■ Text:

Hi, who can help to fix the error while running the below scripts in Jupyter Notebook? thanks.
Errors:
Name: Compile Error
Message: :24: error: value toDF is not a member of org.apache.spark.rdd.RDD[LogRecord]
val accessDf = accessLog.toDF()
^
StackTrace:
Scripts:
case class LogRecord( host: String, timeStamp: String, url:String,httpCode:Int)
val PATTERN = “”"^(\S+) (\S+) (\S+) [([\w:/]+\s[+-]\d{4})] “(\S+) (\S+)(.*)” (\d{3}) (\S+)""".r
def parseLogLine(log: String):
LogRecord = {
val res = PATTERN.findFirstMatchIn(log)
if (res.isEmpty)
{
println("Rejected Log Line: " + log)
LogRecord(“Empty”, “”, “”, -1 )
}
else
{
val m = res.get
LogRecord(m.group(1), m.group(4),m.group(6), m.group(8).toInt)
}
}
val logFile = sc.textFile("/data/spark/project/NASA_access_log_Aug95.gz")
val accessLog = logFile.map(parseLogLine)
val accessDf = accessLog.toDF()
accessDf.printSchema
accessDf.createOrReplaceTempView(“nasalog”)
val output = spark.sql(“select * from nasalog”)
output.createOrReplaceTempView(“nasa_log”)
spark.sql(“cache TABLE nasa_log”)

■ Tasks and exercises:
a – Give the name and type of every field declared in the LogRecord case class in the Spark forum post.
b – Return the passage of the Spark forum post from "if (res.isEmpty)" to "LogRecord(m.group(1), m.group(4),m.group(6), m.group(8).toInt)", copied without any change.

■ Raw data:
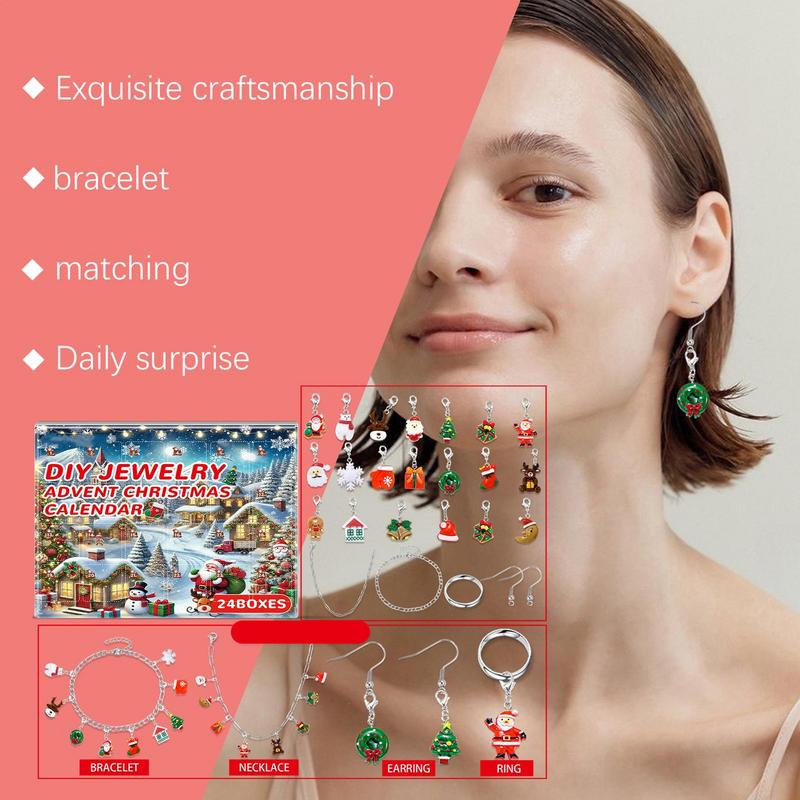 Calendario de Adviento de joye - Jewelry Making Advent Calendar reseña y precio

■ Solved problems:
a –
host: String
timeStamp: String
url: String
httpCode: Int

b –
if (res.isEmpty)
{
println("Rejected Log Line: " + log)
LogRecord(“Empty”, “”, “”, -1 )
}
else
{
val m = res.get
LogRecord(m.group(1), m.group(4),m.group(6), m.group(8).toInt)